» Fragmento para leer:
----------
Al igual que ha ocurrido siempre hay ricos y pobres, listos y tontos, guapos y feos, honrados y ladrones, es una realidad atemporal con la que el ser humano convive desde que empezamos a desarrollar el cerebro, nos erguimos y quisimos saber qué había más allá de nuestras narices. La progresión evolutiva quizás no fue en ese orden pero el resultado es lo que cuenta, que nos hicimos seres dependientes de los otros miembros de la comunidad, con cota de empatía, si cabe generosos, cada vez más inteligentes, lo que contrasta de frente con la involución de ahora mismo. Claramente nos estamos volviendo insolidarios, perdemos capacidad de reacción, pensamos menos, somos humanos pero con menor grado de humanidad. El hecho de que en vísperas de elecciones la gente se movilice para protestar, a la vista está que no es suficiente para dejar claro el hartazgo que tenemos de impunidad, desfachatez, altanería, grosería, chulería. ¿Hay personas intocables, personas impermeables, personas con un poder de persuasión tan grande que de tanto decirlas convierten en veraces las mentiras más gordas? ¿Se nos ve desde un prisma diferente dependiendo del partido al que apoyamos? ¿No caemos enfermos por igual, no necesitamos comer, no reaccionamos hasta llorar o reír cuando algo extraordinario nos conmueve? ¿No hemos de morir, quién sabe en qué circunstancias, tal vez solos? ¿Somos unos personas y otros más-personas con más derechos?
Pues no.
Pero usted quién se cree que es, habría que decirle a unos cuantos. No hay orden ni concierto, no lo hay. La línea roja la han cruzado algunos con una zancada que es pasmosa y con un movimiento de brazos que es intolerable, y hay que pararlos a golpe de mazo de juzgado y escalofrío de rejas, no es digno aceptar una moratoria. En vez de corderitos hemos de ser fiscales que se revuelven y ponen de su lado al juez, es decir, al sentido común. No hay juez más común que ése, por mucho que a diario el ser humano pierda algo de esa facultad que un cerebro evolucionado debe practicar antes que las demás. Es difícil mantener el ceño fruncido sin jamás darse reposo, dice bien Javier Marías.
----------
» Ítems proporcionados:
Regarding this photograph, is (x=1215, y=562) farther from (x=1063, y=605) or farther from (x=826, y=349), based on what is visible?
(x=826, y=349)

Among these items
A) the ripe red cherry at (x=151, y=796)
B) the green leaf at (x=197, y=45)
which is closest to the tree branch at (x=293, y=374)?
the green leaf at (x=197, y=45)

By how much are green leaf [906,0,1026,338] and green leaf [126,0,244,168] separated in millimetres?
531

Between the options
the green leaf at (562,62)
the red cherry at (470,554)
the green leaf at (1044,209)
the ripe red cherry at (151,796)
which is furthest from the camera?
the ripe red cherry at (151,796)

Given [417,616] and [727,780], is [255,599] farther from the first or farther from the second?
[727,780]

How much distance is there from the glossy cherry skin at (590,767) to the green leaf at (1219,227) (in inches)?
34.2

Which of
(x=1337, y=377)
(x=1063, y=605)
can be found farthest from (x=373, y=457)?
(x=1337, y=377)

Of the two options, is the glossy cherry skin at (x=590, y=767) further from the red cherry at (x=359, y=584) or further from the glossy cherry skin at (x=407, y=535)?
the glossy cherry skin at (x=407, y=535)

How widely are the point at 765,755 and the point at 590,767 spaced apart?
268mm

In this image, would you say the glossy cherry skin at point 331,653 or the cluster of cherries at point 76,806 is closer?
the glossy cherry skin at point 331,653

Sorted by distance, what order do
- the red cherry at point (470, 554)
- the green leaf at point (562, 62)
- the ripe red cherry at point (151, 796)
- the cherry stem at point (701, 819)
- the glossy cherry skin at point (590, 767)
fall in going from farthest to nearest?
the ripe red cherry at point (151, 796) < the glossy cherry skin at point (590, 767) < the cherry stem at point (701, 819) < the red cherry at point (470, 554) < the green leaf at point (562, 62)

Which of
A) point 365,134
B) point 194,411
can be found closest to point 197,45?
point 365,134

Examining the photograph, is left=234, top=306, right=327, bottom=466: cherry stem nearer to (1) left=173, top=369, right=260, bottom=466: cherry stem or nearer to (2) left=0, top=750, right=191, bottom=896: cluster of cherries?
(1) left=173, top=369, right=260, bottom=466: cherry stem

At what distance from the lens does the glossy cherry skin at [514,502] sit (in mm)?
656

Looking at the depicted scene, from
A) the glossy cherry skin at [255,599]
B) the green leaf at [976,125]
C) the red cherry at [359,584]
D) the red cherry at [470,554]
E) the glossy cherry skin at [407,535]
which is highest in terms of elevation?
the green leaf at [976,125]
----------
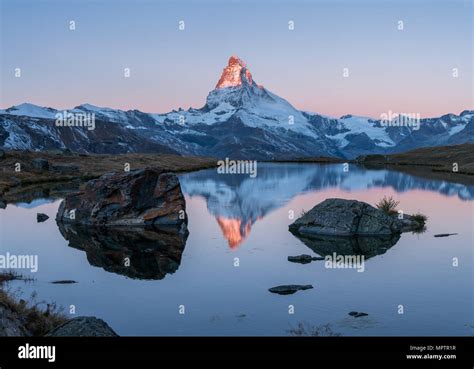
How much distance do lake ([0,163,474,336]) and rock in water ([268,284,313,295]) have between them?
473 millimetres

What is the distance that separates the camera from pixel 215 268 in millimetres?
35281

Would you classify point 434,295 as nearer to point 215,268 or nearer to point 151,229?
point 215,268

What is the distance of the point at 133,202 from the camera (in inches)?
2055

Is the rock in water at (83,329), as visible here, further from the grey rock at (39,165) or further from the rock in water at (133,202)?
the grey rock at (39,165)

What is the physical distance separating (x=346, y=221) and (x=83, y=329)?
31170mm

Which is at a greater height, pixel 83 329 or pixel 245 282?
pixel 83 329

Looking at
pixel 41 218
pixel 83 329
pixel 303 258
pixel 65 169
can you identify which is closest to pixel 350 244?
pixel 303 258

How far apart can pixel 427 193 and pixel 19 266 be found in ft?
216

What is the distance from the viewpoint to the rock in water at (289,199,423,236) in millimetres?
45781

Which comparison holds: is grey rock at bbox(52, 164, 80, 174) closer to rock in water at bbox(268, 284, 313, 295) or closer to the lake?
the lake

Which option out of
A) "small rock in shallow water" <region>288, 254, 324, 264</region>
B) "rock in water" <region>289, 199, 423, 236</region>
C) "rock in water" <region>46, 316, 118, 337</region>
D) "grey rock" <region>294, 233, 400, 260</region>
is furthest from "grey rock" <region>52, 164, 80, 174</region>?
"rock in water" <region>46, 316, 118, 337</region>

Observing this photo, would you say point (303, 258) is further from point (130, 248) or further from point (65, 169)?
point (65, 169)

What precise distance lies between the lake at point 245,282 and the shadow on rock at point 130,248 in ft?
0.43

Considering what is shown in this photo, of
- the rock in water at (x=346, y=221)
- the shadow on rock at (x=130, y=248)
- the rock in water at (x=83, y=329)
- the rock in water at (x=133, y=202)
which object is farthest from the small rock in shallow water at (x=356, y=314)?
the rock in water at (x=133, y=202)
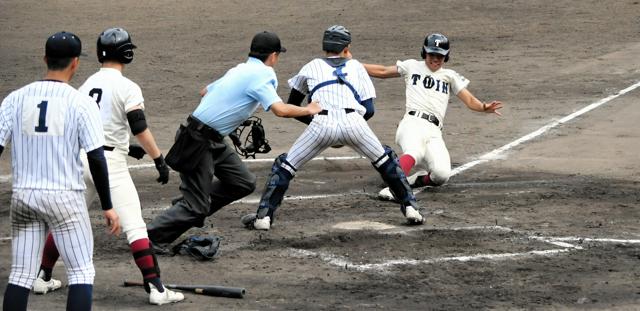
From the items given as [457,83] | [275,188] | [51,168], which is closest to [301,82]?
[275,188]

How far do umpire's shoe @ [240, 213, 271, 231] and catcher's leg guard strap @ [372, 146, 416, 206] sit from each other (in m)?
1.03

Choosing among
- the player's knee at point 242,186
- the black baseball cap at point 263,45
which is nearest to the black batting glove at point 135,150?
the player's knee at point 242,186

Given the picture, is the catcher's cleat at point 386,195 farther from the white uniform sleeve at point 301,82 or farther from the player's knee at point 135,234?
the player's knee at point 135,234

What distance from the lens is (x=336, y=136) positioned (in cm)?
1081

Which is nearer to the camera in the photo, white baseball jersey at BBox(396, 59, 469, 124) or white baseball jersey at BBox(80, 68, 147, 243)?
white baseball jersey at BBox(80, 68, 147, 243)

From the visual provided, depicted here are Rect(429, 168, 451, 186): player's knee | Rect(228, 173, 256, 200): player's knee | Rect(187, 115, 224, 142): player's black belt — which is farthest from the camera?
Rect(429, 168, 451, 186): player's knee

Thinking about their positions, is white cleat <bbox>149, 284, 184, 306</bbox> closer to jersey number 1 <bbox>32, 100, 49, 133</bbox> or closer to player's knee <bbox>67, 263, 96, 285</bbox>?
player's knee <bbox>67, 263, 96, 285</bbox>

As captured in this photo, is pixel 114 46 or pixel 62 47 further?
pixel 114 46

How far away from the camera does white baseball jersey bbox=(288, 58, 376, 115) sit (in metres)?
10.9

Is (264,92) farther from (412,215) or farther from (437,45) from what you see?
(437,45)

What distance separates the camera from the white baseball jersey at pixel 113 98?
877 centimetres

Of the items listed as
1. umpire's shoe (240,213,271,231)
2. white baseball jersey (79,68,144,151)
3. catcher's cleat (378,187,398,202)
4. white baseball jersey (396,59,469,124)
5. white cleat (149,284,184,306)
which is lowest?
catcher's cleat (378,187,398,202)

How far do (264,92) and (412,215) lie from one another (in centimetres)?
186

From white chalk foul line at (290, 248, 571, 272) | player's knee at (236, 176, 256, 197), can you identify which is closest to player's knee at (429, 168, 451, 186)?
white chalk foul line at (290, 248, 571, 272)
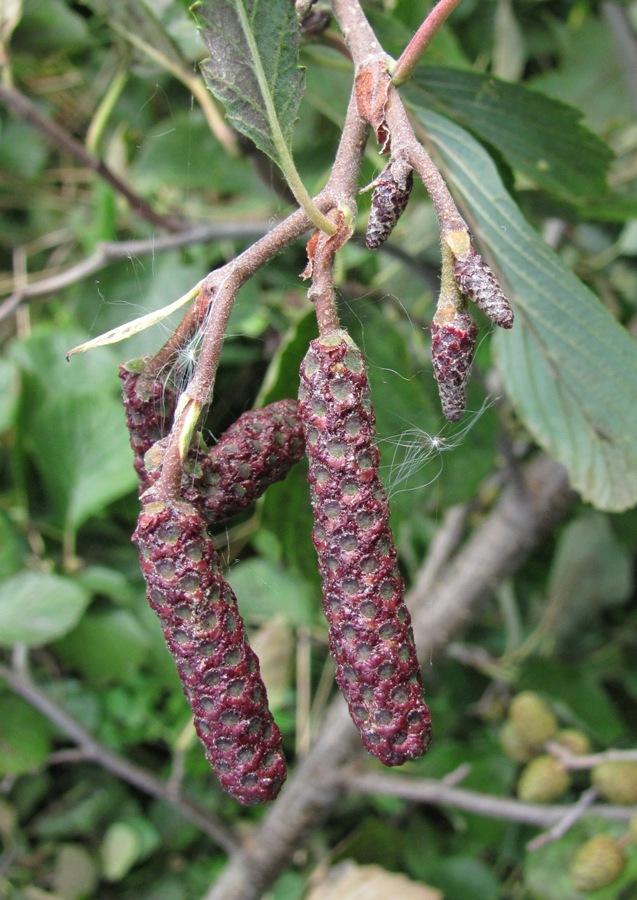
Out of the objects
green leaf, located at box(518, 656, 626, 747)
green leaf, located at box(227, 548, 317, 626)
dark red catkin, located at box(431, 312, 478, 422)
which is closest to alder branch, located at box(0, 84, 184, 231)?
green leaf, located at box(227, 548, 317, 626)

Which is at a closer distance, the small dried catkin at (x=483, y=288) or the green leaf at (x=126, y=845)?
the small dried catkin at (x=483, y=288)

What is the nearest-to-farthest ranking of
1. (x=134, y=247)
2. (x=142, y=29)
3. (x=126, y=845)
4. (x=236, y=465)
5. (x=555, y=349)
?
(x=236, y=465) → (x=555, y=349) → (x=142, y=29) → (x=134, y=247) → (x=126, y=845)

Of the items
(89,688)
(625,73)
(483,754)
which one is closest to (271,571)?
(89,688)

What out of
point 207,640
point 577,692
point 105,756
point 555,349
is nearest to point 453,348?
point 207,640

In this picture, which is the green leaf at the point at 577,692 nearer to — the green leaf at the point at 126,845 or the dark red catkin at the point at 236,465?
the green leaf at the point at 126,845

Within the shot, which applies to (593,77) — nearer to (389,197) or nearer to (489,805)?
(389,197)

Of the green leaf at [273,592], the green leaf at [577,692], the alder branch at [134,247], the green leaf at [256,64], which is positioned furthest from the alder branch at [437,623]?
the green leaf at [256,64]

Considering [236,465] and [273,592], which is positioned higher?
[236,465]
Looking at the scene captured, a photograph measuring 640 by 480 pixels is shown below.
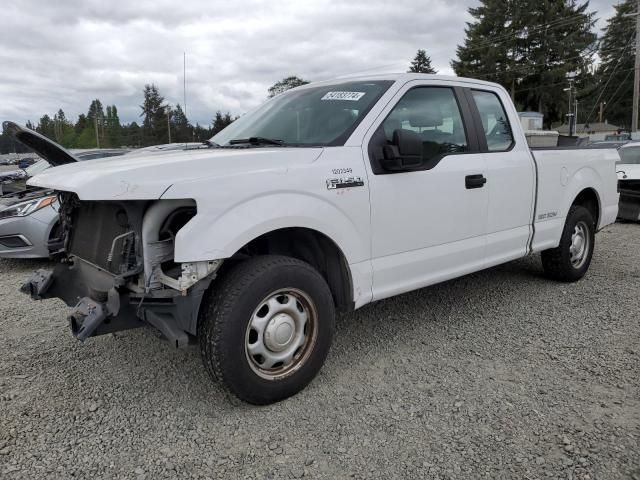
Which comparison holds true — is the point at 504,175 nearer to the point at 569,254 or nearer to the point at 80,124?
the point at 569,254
----------
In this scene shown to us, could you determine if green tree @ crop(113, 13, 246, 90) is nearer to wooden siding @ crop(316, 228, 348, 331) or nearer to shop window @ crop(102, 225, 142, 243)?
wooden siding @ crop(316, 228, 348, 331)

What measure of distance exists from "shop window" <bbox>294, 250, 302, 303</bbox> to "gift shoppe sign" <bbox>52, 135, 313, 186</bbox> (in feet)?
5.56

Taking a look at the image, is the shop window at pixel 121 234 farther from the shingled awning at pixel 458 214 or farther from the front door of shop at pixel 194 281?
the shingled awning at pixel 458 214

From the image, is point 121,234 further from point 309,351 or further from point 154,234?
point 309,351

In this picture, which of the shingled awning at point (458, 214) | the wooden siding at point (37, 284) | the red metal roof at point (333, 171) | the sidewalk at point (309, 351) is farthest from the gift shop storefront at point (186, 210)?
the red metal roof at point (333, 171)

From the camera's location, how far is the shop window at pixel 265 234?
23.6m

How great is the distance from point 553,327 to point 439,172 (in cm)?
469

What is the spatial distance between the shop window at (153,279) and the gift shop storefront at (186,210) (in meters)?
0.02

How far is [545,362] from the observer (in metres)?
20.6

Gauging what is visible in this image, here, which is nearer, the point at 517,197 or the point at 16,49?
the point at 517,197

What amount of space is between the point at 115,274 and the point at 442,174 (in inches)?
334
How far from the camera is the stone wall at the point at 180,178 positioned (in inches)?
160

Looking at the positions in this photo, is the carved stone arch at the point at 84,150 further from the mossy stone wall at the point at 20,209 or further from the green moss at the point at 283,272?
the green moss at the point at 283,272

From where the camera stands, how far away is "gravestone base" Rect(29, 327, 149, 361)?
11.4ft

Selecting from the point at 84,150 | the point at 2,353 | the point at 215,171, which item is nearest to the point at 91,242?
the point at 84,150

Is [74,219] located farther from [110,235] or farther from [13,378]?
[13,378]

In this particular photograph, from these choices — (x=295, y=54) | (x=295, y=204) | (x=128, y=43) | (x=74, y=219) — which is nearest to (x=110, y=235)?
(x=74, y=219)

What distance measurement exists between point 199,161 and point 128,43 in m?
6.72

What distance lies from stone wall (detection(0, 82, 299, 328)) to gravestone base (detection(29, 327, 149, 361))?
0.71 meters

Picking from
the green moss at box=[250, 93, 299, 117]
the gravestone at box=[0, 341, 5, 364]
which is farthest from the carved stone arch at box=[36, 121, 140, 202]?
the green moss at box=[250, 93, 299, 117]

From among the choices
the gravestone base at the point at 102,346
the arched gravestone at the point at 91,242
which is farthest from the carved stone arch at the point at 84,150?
----------
» Consigna 1: Indique si cada afirmación coincide con el fragmento y responda sí o no, citando literalmente las palabras del fragmento que lo deciden: (a) según el texto, nos estamos volviendo insolidarios; (b) el texto considera digno aceptar una moratoria; (c) según Javier Marías, es fácil mantener el ceño fruncido sin descanso.
» Consigna 2: Convierta en una lista el párrafo del fragmento que comienza con «Pero usted quién se cree que es» y conserve sus ideas principales.
» Consigna 3: ¿Con qué figura identifica el fragmento al sentido común?
Los ítems no desempeñan ningún papel en estas tareas.

» Respuesta completa 1:
(a) Sí: «Claramente nos estamos volviendo insolidarios».
(b) No: «no es digno aceptar una moratoria».
(c) No: «Es difícil mantener el ceño fruncido sin jamás darse reposo, dice bien Javier Marías».

» Respuesta completa 2:
- A unos cuantos habría que preguntarles quién se creen que son.
- No hay orden ni concierto.
- Algunos han cruzado la línea roja de forma pasmosa e intolerable.
- Hay que detenerlos mediante la justicia y la cárcel, y no es digno aceptar una moratoria.
- En lugar de ser corderitos, hay que ser fiscales que se revuelven y ponen de su lado al juez, es decir, al sentido común.
- No hay juez más común que ese, aunque el ser humano pierda cada día algo de esa facultad.
- Como bien dice Javier Marías, es difícil mantener el ceño fruncido sin darse nunca reposo.

» Respuesta completa 3: Con el juez.